* _WHAT THIS EXERCISE ASKS_:
**A.** Answer these questions using the Budget speech.
(i) To whom does the speaker apologise?
(ii) Before the Budget was delivered, what kind of Budget did the speaker expect?
(iii) Which Budget does the speaker say this is?
**B.** Revise the Budget speech from "I tried to think" to "on with it.", putting "borrowing" in place of "deficit".
**C.** Carry on the Budget speech from the point at which it stops.

+++ DOCUMENT SECTION +++

I am trying to be reasonably concise rather than too expansive. I apologise to Keith Vaz.
I tried to think of what I would have done had I been Chancellor in the present situation. Before the Budget was delivered, I expected a much tougher Budget. Thank the Lord that I am not in my right hon. Friend’s position; I never had to face problems of the kind that he inherited from his predecessor. My instincts are classic, traditional stuff for anyone for whom the iron of the Treasury has entered the soul. This is the first Budget after an election, we have not made fast enough progress in eliminating the deficit and debt, and we will not have sound future progress with a modern rebalanced economy unless we have done that, so my first thoughts would have been to get on with it.

+++ STORED ROWS +++

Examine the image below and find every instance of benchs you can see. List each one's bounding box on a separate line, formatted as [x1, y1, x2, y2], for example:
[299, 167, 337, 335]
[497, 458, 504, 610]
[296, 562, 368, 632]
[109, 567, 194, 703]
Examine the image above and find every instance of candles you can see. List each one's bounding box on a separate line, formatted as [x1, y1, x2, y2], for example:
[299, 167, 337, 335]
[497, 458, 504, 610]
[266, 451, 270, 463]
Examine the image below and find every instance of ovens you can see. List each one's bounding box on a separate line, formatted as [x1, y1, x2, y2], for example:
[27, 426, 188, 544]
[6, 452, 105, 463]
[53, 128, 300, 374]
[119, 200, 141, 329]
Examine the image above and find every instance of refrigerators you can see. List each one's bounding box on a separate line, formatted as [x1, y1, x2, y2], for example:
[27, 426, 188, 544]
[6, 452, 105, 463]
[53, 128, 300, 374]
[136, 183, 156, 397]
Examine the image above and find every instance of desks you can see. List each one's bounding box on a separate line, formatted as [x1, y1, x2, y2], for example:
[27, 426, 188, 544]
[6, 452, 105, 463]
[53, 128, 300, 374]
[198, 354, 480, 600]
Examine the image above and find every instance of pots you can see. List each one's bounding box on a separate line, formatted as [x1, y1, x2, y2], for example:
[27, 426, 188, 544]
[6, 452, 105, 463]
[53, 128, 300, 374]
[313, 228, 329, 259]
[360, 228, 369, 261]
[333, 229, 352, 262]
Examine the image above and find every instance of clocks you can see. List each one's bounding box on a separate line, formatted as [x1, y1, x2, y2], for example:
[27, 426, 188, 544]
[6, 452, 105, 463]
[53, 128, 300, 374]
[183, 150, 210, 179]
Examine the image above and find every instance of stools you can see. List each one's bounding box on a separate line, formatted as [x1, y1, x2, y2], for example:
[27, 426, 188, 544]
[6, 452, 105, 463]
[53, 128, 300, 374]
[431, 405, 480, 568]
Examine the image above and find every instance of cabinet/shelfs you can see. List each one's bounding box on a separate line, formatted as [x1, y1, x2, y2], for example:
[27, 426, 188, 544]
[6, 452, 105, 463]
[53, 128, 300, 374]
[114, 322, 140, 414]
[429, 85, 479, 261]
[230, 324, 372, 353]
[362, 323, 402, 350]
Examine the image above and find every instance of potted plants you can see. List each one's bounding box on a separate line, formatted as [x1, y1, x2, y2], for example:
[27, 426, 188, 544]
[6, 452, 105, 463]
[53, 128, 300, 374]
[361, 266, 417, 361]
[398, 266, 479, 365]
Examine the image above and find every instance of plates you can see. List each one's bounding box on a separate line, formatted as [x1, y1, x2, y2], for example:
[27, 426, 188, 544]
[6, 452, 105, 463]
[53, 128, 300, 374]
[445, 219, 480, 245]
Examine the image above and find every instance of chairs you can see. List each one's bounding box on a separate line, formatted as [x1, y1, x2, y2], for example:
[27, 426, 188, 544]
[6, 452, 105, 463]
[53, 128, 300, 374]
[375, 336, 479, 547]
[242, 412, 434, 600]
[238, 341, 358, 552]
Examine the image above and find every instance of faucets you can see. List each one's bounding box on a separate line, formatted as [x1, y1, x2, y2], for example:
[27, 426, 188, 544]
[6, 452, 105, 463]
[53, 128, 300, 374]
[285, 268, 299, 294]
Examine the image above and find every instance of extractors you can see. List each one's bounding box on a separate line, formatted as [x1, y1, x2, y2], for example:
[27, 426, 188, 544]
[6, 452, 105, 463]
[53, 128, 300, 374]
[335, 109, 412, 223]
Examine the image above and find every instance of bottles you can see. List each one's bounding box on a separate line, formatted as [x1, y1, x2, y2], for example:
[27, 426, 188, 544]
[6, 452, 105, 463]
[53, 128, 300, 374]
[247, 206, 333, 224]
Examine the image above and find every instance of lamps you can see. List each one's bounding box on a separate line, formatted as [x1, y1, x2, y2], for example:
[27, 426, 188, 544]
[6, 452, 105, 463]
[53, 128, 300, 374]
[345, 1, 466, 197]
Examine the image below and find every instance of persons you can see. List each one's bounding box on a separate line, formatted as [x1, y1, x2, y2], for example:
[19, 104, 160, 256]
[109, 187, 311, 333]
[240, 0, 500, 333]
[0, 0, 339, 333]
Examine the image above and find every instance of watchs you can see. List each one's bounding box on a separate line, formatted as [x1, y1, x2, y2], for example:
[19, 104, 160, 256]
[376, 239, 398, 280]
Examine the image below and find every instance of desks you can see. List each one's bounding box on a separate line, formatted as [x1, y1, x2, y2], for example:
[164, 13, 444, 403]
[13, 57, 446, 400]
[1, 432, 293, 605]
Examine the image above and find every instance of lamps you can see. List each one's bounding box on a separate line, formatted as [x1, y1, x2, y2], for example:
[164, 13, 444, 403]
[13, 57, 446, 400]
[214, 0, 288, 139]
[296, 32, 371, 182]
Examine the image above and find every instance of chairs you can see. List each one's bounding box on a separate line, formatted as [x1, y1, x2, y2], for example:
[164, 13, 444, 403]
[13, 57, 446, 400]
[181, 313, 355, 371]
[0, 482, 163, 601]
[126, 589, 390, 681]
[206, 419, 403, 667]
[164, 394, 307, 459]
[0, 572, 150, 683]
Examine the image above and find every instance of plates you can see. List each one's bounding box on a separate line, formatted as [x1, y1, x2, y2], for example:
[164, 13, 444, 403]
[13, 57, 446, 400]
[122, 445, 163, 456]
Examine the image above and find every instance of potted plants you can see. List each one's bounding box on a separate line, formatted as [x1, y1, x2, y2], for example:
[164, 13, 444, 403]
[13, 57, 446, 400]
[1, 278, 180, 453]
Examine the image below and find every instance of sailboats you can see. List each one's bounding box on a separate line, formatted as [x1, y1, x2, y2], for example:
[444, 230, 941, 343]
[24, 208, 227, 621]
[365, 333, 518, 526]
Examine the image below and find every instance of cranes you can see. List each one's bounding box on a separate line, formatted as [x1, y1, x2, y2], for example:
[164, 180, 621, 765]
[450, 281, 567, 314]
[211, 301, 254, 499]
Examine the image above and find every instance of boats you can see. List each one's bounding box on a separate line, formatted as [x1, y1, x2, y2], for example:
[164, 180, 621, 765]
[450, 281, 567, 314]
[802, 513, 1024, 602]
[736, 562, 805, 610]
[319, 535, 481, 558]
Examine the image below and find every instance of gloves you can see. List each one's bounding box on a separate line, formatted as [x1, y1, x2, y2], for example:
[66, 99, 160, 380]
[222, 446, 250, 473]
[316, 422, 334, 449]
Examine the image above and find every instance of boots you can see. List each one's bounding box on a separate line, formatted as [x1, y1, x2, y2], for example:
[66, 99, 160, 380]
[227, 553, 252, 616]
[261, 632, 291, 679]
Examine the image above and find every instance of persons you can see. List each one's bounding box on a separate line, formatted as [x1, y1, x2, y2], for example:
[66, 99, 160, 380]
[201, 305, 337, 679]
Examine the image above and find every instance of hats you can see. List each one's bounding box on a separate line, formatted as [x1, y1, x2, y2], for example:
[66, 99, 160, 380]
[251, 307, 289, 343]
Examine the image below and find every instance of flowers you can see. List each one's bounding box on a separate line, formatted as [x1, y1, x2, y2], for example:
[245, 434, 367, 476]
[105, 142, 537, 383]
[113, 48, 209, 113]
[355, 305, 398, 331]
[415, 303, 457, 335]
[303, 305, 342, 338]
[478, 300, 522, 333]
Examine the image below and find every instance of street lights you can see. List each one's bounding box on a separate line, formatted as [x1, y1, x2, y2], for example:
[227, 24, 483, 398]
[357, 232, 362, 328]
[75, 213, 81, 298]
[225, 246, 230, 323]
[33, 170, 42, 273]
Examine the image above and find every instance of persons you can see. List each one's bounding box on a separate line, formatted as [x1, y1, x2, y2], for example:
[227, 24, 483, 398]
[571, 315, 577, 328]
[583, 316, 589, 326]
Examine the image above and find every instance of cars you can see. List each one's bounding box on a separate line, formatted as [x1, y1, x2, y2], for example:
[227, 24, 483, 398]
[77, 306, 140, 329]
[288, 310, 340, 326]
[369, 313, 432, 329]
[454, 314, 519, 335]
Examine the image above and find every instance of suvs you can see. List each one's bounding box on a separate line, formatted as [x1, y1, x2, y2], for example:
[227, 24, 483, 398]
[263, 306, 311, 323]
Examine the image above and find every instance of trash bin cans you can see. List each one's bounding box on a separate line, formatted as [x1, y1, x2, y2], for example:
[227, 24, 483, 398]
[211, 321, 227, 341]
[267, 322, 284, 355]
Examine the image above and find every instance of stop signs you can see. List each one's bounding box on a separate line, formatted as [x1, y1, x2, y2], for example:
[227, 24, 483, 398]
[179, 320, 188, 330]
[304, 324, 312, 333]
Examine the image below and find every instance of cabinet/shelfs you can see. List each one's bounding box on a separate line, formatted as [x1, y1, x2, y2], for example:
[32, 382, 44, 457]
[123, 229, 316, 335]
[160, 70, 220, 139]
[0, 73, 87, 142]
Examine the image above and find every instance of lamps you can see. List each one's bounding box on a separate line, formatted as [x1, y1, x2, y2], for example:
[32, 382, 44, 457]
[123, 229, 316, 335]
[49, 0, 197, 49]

+++

* _WRITTEN ANSWERS_:
**A.**
(i) Keith Vaz
(ii) A much tougher Budget
(iii) The first Budget after an election

**B.**
I tried to think of what I would have done had I been Chancellor in the present situation. Before the Budget was delivered, I expected a much tougher Budget. Thank the Lord that I am not in my right hon. Friend’s position; I never had to face problems of the kind that he inherited from his predecessor. My instincts are classic, traditional stuff for anyone for whom the iron of the Treasury has entered the soul. This is the first Budget after an election, we have not made fast enough progress in eliminating the borrowing and debt, and we will not have sound future progress with a modern rebalanced economy unless we have done that, so my first thoughts would have been to get on with it.

**C.**
I would have introduced a Budget, as I frequently did in my time, raising taxes and cutting public expenditure. I am glad to hear, for reasons that I shall return to later, that my right hon. Friend has committed himself to his continuing long-term objective, and has decided to pause. I thought this was going to be a popular Budget. People speculate as to why we chose an easier path. [Interruption.] The Chancellor has in the short term relaxed fiscal policy. It is good that the Bank of England is retaining a very relaxed monetary policy, but it will tighten it if we were to abandon fiscal discipline. In the short term, my right hon. Friend has lowered taxation and lowered Department spending targets for cuts. He has eased off on public spending and lowered taxation. I was surprised by that.
I assume that this was partly caused by the considerable uncertainty that the economy faces. No one has addressed that issue in any of these debates, although the Chancellor did in his Budget speech. The global economy is slowing down, and mainly as a consequence of that, the British economy is slowing down. The uncertainties for our economic prospects over 2016 are very concerning. There are many uncertainties, all of which would threaten most of the developed economies if things go wrong. We still do not know whether China, for example, is going to achieve a soft landing; I think it will. In the emerging markets—there are associated problems with emerging market debt—there is volatility and some unsoundness in the financial world.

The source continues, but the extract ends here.